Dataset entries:
------------
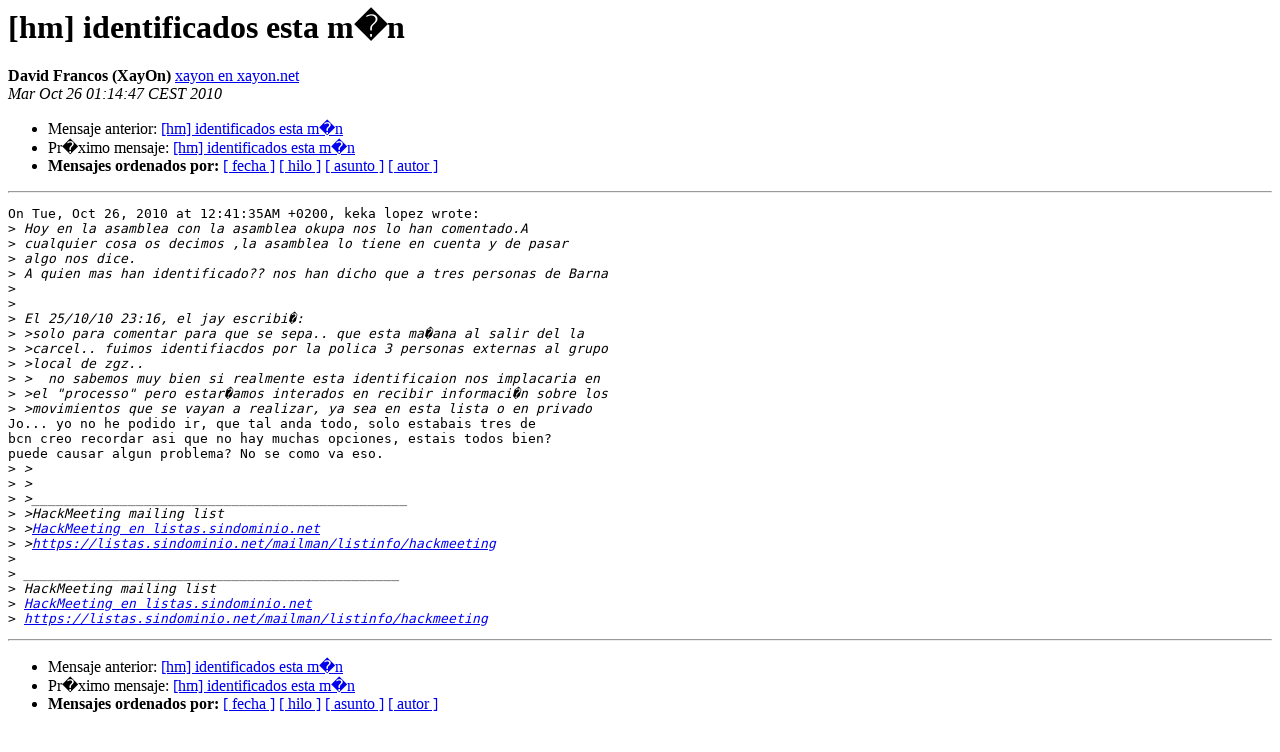

--- FILE ---
content_type: text/html; charset=utf-8
request_url: https://listas.sindominio.net/pipermail/hackmeeting/2010-October/032698.html
body_size: 1356
content:
<!DOCTYPE HTML PUBLIC "-//W3C//DTD HTML 3.2//EN">
<HTML>
 <HEAD>
   <TITLE> [hm] identificados esta m�n
   </TITLE>
   <LINK REL="Index" HREF="index.html" >
   <LINK REL="made" HREF="mailto:hackmeeting%40listas.sindominio.net?Subject=Re%3A%20%5Bhm%5D%20%3D%3Fiso-8859-1%3Fq%3Fidentificados_esta_m%3DF1n%3F%3D&In-Reply-To=%3C20101025231446.GK2903%40xayon.net%3E">
   <META NAME="robots" CONTENT="index,nofollow">
   <META http-equiv="Content-Type" content="text/html; charset=iso-8859-1">
   <LINK REL="Previous"  HREF="032691.html">
   <LINK REL="Next"  HREF="032701.html">
 </HEAD>
 <BODY BGCOLOR="#ffffff">
   <H1>[hm] identificados esta m�n </H1>
    <B>David Francos (XayOn)</B> 
    <A HREF="mailto:hackmeeting%40listas.sindominio.net?Subject=Re%3A%20%5Bhm%5D%20%3D%3Fiso-8859-1%3Fq%3Fidentificados_esta_m%3DF1n%3F%3D&In-Reply-To=%3C20101025231446.GK2903%40xayon.net%3E"
       TITLE="[hm] identificados esta m�n">xayon en xayon.net
       </A><BR>
    <I>Mar Oct 26 01:14:47 CEST 2010</I>
    <P><UL>
        <LI>Mensaje anterior: <A HREF="032691.html">[hm] identificados esta m�n
</A></li>
        <LI>Pr�ximo mensaje: <A HREF="032701.html">[hm] identificados esta m�n
</A></li>
         <LI> <B>Mensajes ordenados por:</B> 
              <a href="date.html#32698">[ fecha ]</a>
              <a href="thread.html#32698">[ hilo ]</a>
              <a href="subject.html#32698">[ asunto ]</a>
              <a href="author.html#32698">[ autor ]</a>
         </LI>
       </UL>
    <HR>  
<!--beginarticle-->
<PRE>On Tue, Oct 26, 2010 at 12:41:35AM +0200, keka lopez wrote:
&gt;<i> Hoy en la asamblea con la asamblea okupa nos lo han comentado.A
</I>&gt;<i> cualquier cosa os decimos ,la asamblea lo tiene en cuenta y de pasar
</I>&gt;<i> algo nos dice.
</I>&gt;<i> A quien mas han identificado?? nos han dicho que a tres personas de Barna
</I>&gt;<i> 
</I>&gt;<i> 
</I>&gt;<i> El 25/10/10 23:16, el jay escribi�:
</I>&gt;<i> &gt;solo para comentar para que se sepa.. que esta ma�ana al salir del la
</I>&gt;<i> &gt;carcel.. fuimos identifiacdos por la polica 3 personas externas al grupo
</I>&gt;<i> &gt;local de zgz..
</I>&gt;<i> &gt;  no sabemos muy bien si realmente esta identificaion nos implacaria en
</I>&gt;<i> &gt;el &quot;processo&quot; pero estar�amos interados en recibir informaci�n sobre los
</I>&gt;<i> &gt;movimientos que se vayan a realizar, ya sea en esta lista o en privado
</I>Jo... yo no he podido ir, que tal anda todo, solo estabais tres de
bcn creo recordar asi que no hay muchas opciones, estais todos bien?
puede causar algun problema? No se como va eso.
&gt;<i> &gt;
</I>&gt;<i> &gt;
</I>&gt;<i> &gt;_______________________________________________
</I>&gt;<i> &gt;HackMeeting mailing list
</I>&gt;<i> &gt;<A HREF="https://listas.sindominio.net/mailman/listinfo/hackmeeting">HackMeeting en listas.sindominio.net</A>
</I>&gt;<i> &gt;<A HREF="https://listas.sindominio.net/mailman/listinfo/hackmeeting">https://listas.sindominio.net/mailman/listinfo/hackmeeting</A>
</I>&gt;<i> 
</I>&gt;<i> _______________________________________________
</I>&gt;<i> HackMeeting mailing list
</I>&gt;<i> <A HREF="https://listas.sindominio.net/mailman/listinfo/hackmeeting">HackMeeting en listas.sindominio.net</A>
</I>&gt;<i> <A HREF="https://listas.sindominio.net/mailman/listinfo/hackmeeting">https://listas.sindominio.net/mailman/listinfo/hackmeeting</A>
</I></PRE>


















































<!--endarticle-->
    <HR>
    <P><UL>
        <!--threads-->
	<LI>Mensaje anterior: <A HREF="032691.html">[hm] identificados esta m�n
</A></li>
	<LI>Pr�ximo mensaje: <A HREF="032701.html">[hm] identificados esta m�n
</A></li>
         <LI> <B>Mensajes ordenados por:</B> 
              <a href="date.html#32698">[ fecha ]</a>
              <a href="thread.html#32698">[ hilo ]</a>
              <a href="subject.html#32698">[ asunto ]</a>
              <a href="author.html#32698">[ autor ]</a>
         </LI>
       </UL>

<hr>
<a href="https://listas.sindominio.net/mailman/listinfo/hackmeeting">M�s informaci�n sobre la lista de distribuci�n HackMeeting </a><br>
</body></html>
------------
### The task:
Write out each entry exactly, images excluded.

### Task result:
--- FILE ---
content_type: text/html; charset=utf-8
request_url: https://listas.sindominio.net/pipermail/hackmeeting/2010-October/032698.html
body_size: 1356
content:
<!DOCTYPE HTML PUBLIC "-//W3C//DTD HTML 3.2//EN">
<HTML>
 <HEAD>
   <TITLE> [hm] identificados esta m�n
   </TITLE>
   <LINK REL="Index" HREF="index.html" >
   <LINK REL="made" HREF="mailto:hackmeeting%40listas.sindominio.net?Subject=Re%3A%20%5Bhm%5D%20%3D%3Fiso-8859-1%3Fq%3Fidentificados_esta_m%3DF1n%3F%3D&In-Reply-To=%3C20101025231446.GK2903%40xayon.net%3E">
   <META NAME="robots" CONTENT="index,nofollow">
   <META http-equiv="Content-Type" content="text/html; charset=iso-8859-1">
   <LINK REL="Previous"  HREF="032691.html">
   <LINK REL="Next"  HREF="032701.html">
 </HEAD>
 <BODY BGCOLOR="#ffffff">
   <H1>[hm] identificados esta m�n </H1>
    <B>David Francos (XayOn)</B> 
    <A HREF="mailto:hackmeeting%40listas.sindominio.net?Subject=Re%3A%20%5Bhm%5D%20%3D%3Fiso-8859-1%3Fq%3Fidentificados_esta_m%3DF1n%3F%3D&In-Reply-To=%3C20101025231446.GK2903%40xayon.net%3E"
       TITLE="[hm] identificados esta m�n">xayon en xayon.net
       </A><BR>
    <I>Mar Oct 26 01:14:47 CEST 2010</I>
    <P><UL>
        <LI>Mensaje anterior: <A HREF="032691.html">[hm] identificados esta m�n
</A></li>
        <LI>Pr�ximo mensaje: <A HREF="032701.html">[hm] identificados esta m�n
</A></li>
         <LI> <B>Mensajes ordenados por:</B> 
              <a href="date.html#32698">[ fecha ]</a>
              <a href="thread.html#32698">[ hilo ]</a>
              <a href="subject.html#32698">[ asunto ]</a>
              <a href="author.html#32698">[ autor ]</a>
         </LI>
       </UL>
    <HR>  
<!--beginarticle-->
<PRE>On Tue, Oct 26, 2010 at 12:41:35AM +0200, keka lopez wrote:
&gt;<i> Hoy en la asamblea con la asamblea okupa nos lo han comentado.A
</I>&gt;<i> cualquier cosa os decimos ,la asamblea lo tiene en cuenta y de pasar
</I>&gt;<i> algo nos dice.
</I>&gt;<i> A quien mas han identificado?? nos han dicho que a tres personas de Barna
</I>&gt;<i> 
</I>&gt;<i> 
</I>&gt;<i> El 25/10/10 23:16, el jay escribi�:
</I>&gt;<i> &gt;solo para comentar para que se sepa.. que esta ma�ana al salir del la
</I>&gt;<i> &gt;carcel.. fuimos identifiacdos por la polica 3 personas externas al grupo
</I>&gt;<i> &gt;local de zgz..
</I>&gt;<i> &gt;  no sabemos muy bien si realmente esta identificaion nos implacaria en
</I>&gt;<i> &gt;el &quot;processo&quot; pero estar�amos interados en recibir informaci�n sobre los
</I>&gt;<i> &gt;movimientos que se vayan a realizar, ya sea en esta lista o en privado
</I>Jo... yo no he podido ir, que tal anda todo, solo estabais tres de
bcn creo recordar asi que no hay muchas opciones, estais todos bien?
puede causar algun problema? No se como va eso.
&gt;<i> &gt;
</I>&gt;<i> &gt;
</I>&gt;<i> &gt;_______________________________________________
</I>&gt;<i> &gt;HackMeeting mailing list
</I>&gt;<i> &gt;<A HREF="https://listas.sindominio.net/mailman/listinfo/hackmeeting">HackMeeting en listas.sindominio.net</A>
</I>&gt;<i> &gt;<A HREF="https://listas.sindominio.net/mailman/listinfo/hackmeeting">https://listas.sindominio.net/mailman/listinfo/hackmeeting</A>
</I>&gt;<i> 
</I>&gt;<i> _______________________________________________
</I>&gt;<i> HackMeeting mailing list
</I>&gt;<i> <A HREF="https://listas.sindominio.net/mailman/listinfo/hackmeeting">HackMeeting en listas.sindominio.net</A>
</I>&gt;<i> <A HREF="https://listas.sindominio.net/mailman/listinfo/hackmeeting">https://listas.sindominio.net/mailman/listinfo/hackmeeting</A>
</I></PRE>


















































<!--endarticle-->
    <HR>
    <P><UL>
        <!--threads-->
	<LI>Mensaje anterior: <A HREF="032691.html">[hm] identificados esta m�n
</A></li>
	<LI>Pr�ximo mensaje: <A HREF="032701.html">[hm] identificados esta m�n
</A></li>
         <LI> <B>Mensajes ordenados por:</B> 
              <a href="date.html#32698">[ fecha ]</a>
              <a href="thread.html#32698">[ hilo ]</a>
              <a href="subject.html#32698">[ asunto ]</a>
              <a href="author.html#32698">[ autor ]</a>
         </LI>
       </UL>

<hr>
<a href="https://listas.sindominio.net/mailman/listinfo/hackmeeting">M�s informaci�n sobre la lista de distribuci�n HackMeeting </a><br>
</body></html>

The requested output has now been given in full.